Nun hat sich ein homosexuelles Paar im Bezirk Toshima (Tokyo), welches solch eine unschöne Erfahrung machen musste, bei den Behörden beschwert. Auch in Osaka kam es im Jahre 2016 zu einem vergleichbaren Fall. Die Beschwerden haben nun Wirkung gezeigt: Die Lokalbehörden gaben allen Hotels Anweisungen, diskriminierende Abweisungen von Gästen künftig zu unterlassen. Darüber hinaus hat die Regierung sämtlichen Hotels und Ryokans landesweit verboten, Gäste aufgrund ihrer sexuellen Orientierung abzulehnen. Wer sich nicht daran halte, verstoße gegen das Hotelgesetz.

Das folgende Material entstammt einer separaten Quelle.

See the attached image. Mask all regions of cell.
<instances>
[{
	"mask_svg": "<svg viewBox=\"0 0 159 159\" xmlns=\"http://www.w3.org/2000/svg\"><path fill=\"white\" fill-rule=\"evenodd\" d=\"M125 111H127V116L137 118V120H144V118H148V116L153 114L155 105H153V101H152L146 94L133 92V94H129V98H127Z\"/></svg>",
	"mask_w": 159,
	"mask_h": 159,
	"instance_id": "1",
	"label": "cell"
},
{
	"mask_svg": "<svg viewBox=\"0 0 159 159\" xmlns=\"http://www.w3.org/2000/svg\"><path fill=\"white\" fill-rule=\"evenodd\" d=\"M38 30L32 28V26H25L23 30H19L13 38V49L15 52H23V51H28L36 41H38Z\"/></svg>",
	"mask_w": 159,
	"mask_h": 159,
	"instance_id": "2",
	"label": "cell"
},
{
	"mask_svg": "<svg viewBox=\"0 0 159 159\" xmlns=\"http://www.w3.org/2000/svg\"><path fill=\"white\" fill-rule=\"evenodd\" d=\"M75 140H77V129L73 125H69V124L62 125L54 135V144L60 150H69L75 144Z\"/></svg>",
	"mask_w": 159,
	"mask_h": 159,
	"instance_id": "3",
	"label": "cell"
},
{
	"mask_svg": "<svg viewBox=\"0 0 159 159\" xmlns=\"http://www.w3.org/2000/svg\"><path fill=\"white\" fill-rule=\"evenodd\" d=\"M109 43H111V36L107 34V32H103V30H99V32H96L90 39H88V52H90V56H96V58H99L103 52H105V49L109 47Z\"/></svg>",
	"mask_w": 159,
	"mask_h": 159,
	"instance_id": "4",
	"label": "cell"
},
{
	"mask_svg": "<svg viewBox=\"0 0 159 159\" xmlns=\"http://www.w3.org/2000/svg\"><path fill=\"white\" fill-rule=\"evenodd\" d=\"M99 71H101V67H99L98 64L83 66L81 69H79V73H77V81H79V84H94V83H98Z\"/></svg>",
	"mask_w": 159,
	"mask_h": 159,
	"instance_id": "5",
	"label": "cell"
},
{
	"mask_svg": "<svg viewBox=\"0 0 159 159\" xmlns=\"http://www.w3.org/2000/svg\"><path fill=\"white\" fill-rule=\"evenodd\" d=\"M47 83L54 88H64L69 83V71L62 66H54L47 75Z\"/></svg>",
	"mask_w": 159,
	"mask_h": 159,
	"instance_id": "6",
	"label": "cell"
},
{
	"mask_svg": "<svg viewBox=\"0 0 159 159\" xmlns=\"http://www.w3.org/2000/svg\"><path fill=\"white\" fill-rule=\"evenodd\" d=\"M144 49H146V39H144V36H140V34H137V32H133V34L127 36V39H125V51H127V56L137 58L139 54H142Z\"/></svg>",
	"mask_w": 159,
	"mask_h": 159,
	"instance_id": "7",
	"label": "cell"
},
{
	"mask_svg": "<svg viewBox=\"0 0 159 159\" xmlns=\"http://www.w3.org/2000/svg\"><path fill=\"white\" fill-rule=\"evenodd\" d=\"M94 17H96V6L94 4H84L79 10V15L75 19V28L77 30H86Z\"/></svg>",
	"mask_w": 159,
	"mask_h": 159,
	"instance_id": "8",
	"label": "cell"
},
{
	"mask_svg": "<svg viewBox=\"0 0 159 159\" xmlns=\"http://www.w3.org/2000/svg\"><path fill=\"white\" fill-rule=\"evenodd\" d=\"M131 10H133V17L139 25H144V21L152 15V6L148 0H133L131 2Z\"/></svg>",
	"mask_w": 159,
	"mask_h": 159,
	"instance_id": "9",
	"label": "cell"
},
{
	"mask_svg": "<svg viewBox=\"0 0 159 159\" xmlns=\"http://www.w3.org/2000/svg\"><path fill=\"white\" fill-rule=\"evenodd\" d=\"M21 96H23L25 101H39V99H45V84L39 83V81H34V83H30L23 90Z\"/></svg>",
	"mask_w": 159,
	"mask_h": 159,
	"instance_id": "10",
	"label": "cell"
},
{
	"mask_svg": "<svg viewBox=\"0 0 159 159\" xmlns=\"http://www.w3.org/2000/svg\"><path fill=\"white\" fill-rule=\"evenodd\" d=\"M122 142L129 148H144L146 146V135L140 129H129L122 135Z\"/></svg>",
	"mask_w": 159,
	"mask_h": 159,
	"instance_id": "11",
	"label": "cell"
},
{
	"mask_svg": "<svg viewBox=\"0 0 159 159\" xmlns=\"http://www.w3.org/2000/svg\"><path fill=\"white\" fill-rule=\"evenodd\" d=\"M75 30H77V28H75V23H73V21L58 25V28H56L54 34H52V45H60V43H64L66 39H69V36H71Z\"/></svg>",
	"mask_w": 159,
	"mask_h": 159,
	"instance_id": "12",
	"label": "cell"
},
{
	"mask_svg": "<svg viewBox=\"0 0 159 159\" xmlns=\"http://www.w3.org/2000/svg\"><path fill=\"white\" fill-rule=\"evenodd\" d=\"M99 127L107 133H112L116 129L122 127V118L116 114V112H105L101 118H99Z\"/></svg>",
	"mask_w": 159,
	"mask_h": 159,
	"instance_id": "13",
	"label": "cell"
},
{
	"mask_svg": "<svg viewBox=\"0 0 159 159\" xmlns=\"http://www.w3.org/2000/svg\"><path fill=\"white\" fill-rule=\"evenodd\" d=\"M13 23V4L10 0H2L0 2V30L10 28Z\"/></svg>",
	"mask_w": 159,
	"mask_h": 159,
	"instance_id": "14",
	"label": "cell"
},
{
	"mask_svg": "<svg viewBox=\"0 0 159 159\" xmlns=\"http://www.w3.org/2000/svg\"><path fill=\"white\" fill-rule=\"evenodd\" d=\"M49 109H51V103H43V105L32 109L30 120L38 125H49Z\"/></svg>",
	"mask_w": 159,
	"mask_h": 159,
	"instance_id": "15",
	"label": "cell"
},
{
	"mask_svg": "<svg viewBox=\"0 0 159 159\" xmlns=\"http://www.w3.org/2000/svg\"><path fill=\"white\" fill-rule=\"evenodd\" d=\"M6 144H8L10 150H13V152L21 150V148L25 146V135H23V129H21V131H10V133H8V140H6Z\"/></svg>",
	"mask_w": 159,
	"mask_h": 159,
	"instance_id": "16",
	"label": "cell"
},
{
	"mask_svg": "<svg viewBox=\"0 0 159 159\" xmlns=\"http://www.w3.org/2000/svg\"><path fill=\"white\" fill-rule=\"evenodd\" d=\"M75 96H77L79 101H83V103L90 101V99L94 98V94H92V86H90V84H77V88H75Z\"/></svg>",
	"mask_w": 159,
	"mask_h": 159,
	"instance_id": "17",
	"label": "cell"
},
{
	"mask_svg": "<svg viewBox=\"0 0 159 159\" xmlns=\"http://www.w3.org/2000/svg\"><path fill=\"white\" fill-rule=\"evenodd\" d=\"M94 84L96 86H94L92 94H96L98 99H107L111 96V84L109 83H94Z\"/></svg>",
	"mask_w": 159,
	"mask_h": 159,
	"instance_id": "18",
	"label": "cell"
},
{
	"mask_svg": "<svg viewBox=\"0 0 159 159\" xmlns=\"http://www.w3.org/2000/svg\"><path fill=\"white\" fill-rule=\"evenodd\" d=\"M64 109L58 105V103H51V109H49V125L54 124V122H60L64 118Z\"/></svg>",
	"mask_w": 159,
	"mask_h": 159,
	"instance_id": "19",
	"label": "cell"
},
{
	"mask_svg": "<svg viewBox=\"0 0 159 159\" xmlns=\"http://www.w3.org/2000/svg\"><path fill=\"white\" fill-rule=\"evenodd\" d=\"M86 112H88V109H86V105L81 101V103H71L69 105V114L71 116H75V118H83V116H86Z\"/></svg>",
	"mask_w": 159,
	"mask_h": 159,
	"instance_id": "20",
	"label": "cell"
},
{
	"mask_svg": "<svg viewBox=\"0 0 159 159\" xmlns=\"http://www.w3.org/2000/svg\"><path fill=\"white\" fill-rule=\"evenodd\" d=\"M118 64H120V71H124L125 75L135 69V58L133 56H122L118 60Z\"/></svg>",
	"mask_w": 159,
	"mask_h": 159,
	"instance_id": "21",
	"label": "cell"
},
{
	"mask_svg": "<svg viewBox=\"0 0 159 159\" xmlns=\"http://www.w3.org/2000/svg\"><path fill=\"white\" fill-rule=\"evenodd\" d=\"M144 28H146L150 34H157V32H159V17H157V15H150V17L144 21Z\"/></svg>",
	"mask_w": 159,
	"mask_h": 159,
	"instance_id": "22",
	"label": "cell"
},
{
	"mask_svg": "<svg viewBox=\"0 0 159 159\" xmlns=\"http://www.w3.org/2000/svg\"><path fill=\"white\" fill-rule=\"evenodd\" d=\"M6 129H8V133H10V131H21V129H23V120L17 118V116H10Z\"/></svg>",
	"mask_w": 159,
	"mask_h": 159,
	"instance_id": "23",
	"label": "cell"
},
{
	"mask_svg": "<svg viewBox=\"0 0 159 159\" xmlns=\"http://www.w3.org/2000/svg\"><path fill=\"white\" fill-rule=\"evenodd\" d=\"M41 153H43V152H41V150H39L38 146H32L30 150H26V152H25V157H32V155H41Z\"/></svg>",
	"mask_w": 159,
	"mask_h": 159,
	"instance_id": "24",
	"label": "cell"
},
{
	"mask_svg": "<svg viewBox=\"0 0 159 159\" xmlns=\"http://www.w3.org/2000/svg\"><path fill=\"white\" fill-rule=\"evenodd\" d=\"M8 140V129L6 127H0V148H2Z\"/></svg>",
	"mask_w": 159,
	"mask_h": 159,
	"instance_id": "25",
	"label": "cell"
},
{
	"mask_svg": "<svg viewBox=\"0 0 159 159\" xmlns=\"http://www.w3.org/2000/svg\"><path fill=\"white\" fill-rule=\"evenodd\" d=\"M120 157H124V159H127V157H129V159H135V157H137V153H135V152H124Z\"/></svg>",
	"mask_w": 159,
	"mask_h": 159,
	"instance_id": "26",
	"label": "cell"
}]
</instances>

Es hat sich in der jüngsten Vergangenheit einiges getan im Bezug auf die Toleranz der LGBT-Gemeinde: Während das Thema Homosexualität (trotz des reißenden Absatzes an Yaoi-Mangas) bis vor wenigen Jahren in der japanischen Gesellschaft stark tabuisiert wurde, sind inzwischen in mehreren Städten eingetragene Partnerschaften von Homosexuellen möglich. Und die Nächste wird bald folgen: Auch Fukuoka möchte diese Form der Registrierung anbieten können. Damit wäre sie die erste Stadt auf der Südinsel Kyushu die das täte.